━━━ Información proporcionada ━━━

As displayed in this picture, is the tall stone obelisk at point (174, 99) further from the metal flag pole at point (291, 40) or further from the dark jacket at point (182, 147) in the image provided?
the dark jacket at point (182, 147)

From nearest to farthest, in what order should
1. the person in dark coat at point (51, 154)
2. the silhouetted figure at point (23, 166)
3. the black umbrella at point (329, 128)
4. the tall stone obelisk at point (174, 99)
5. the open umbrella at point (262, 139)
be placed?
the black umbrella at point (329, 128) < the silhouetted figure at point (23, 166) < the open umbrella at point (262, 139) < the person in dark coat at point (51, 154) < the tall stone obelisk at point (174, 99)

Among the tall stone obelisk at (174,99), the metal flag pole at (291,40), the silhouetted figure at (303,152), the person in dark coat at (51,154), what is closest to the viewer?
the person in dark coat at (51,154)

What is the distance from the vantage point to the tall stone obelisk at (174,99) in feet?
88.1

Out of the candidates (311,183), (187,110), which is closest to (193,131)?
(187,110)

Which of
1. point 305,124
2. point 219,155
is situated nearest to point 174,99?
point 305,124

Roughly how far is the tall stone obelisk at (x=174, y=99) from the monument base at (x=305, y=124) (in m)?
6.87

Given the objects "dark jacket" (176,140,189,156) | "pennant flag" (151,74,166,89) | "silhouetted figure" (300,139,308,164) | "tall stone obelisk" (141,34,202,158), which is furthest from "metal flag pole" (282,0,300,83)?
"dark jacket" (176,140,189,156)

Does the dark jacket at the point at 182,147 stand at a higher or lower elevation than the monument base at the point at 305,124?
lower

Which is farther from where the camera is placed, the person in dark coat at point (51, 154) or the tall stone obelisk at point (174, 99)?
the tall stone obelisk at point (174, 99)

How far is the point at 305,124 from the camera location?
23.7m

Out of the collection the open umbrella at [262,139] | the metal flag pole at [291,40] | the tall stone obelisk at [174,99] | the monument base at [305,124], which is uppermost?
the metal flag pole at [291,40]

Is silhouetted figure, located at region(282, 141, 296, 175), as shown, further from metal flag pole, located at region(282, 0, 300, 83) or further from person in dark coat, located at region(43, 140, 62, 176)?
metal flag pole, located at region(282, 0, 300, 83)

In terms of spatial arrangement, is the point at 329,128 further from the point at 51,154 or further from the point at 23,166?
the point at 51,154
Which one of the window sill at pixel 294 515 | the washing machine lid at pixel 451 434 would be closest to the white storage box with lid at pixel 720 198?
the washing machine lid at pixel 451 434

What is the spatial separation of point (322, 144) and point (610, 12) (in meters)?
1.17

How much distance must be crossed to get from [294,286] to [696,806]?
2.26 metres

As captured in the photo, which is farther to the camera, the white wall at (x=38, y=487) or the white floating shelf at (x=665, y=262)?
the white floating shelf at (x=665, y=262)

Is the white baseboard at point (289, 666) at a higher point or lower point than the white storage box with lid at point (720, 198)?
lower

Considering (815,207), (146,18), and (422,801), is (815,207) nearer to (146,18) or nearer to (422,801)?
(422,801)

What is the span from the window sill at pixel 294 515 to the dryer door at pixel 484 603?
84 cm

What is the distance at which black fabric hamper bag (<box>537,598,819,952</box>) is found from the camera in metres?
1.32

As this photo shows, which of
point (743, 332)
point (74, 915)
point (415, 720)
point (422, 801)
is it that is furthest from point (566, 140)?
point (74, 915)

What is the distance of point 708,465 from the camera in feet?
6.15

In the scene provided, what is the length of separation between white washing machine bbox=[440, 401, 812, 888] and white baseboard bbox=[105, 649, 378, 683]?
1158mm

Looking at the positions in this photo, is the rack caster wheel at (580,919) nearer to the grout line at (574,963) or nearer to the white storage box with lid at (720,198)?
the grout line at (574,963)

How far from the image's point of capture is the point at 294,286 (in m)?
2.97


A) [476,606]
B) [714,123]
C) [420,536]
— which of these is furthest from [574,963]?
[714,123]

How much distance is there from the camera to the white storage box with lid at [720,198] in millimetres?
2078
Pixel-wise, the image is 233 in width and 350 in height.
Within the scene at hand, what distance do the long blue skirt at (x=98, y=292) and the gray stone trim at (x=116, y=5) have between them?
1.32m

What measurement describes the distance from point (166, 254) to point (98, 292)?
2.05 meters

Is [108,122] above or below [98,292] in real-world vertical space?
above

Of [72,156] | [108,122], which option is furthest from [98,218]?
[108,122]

━━━

• Tarea pendiente: ¿Puedes expresar como una lista JSON de cadenas, una por línea y sin las líneas en blanco, el tramo de los datos que empieza en la línea que contiene "Looking at the" y termina tras la que contiene "2.05 meters"?

• Resultado obtenido:
[
  "Looking at the positions in this photo, is the rack caster wheel at (580,919) nearer to the grout line at (574,963) or nearer to the white storage box with lid at (720,198)?",
  "the grout line at (574,963)",
  "How far from the image's point of capture is the point at 294,286 (in m)?",
  "2.97",
  "A) [476,606]",
  "B) [714,123]",
  "C) [420,536]",
  "— which of these is furthest from [574,963]?",
  "[714,123]",
  "How much distance is there from the camera to the white storage box with lid at [720,198] in millimetres?",
  "2078",
  "Pixel-wise, the image is 233 in width and 350 in height.",
  "Within the scene at hand, what distance do the long blue skirt at (x=98, y=292) and the gray stone trim at (x=116, y=5) have between them?",
  "1.32m",
  "What measurement describes the distance from point (166, 254) to point (98, 292)?",
  "2.05 meters"
]